◆ DIRECTIONS ◆
In the post about the 64-bit version of formatdb below, why were very large FASTA files split into database volumes instead of enlarging the indices with an eight-byte integer?

◆ SELECTION ◆
IUBio

Solaris 64 bit version of BLAST's formatdb

Gary Williams gwilliam at hgmp.mrc.ac.uk
Mon Nov 22 10:33:18 EST 1999


I'm forwarding this announcement on to b.s with Tom's approval.

Gary Williams               Tel: +44 1223 494522  Fax: +44 1223 494512
mailto:G.Williams at hgmp.mrc.ac.uk            http://www.hgmp.mrc.ac.uk/
Bioinformatics,MRC HGMP Resource Centre,Hinxton,Cambridge, CB10 1SB,UK


> Hi,
>         we've compiled a (Solaris 2.7) 64-bit version of formatdb and it's
> on our FTP site at ftp://ncbi.nlm.nih.gov/blast/temp/formatdb64.sol
> This binary successfully formatted a FASTA file containing 2.6 billion
> base-pairs and blastall was able to search it.  I used the following
> command-line options:
> 
> formatdb -i ntest -p F -v 2000000000
> 
> Note that the 2000000000 is required for this and that you will then have
> more than one set of BLAST databases, as well as an alias file describing
> how to search these databases.  The reason for using database volumes,
> as opposed to simply making the indices in the BLAST databases large 
> enough to handle all conceivable databases with an eight-byte 'integer',
> is that this would have doubled the size of the indices for all
> searches no matter how small the database.  Hence we decided to break down
> very large FASTA files into a couple of databases.  This process can also
> be inverted; a user could manually write an alias file (with a name like
> 'ntest.nal') to combine two databases behind the scenes.  You can look
> at the format of the *.nal file that is produced when you run formatdb.

◆ DATA EXCERPT ◆
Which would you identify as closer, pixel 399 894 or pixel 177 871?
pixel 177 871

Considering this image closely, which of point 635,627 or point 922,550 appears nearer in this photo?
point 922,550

◆ SOLUTION BELOW ◆
Enlarging the indices would have doubled their size for all searches, no matter how small the database.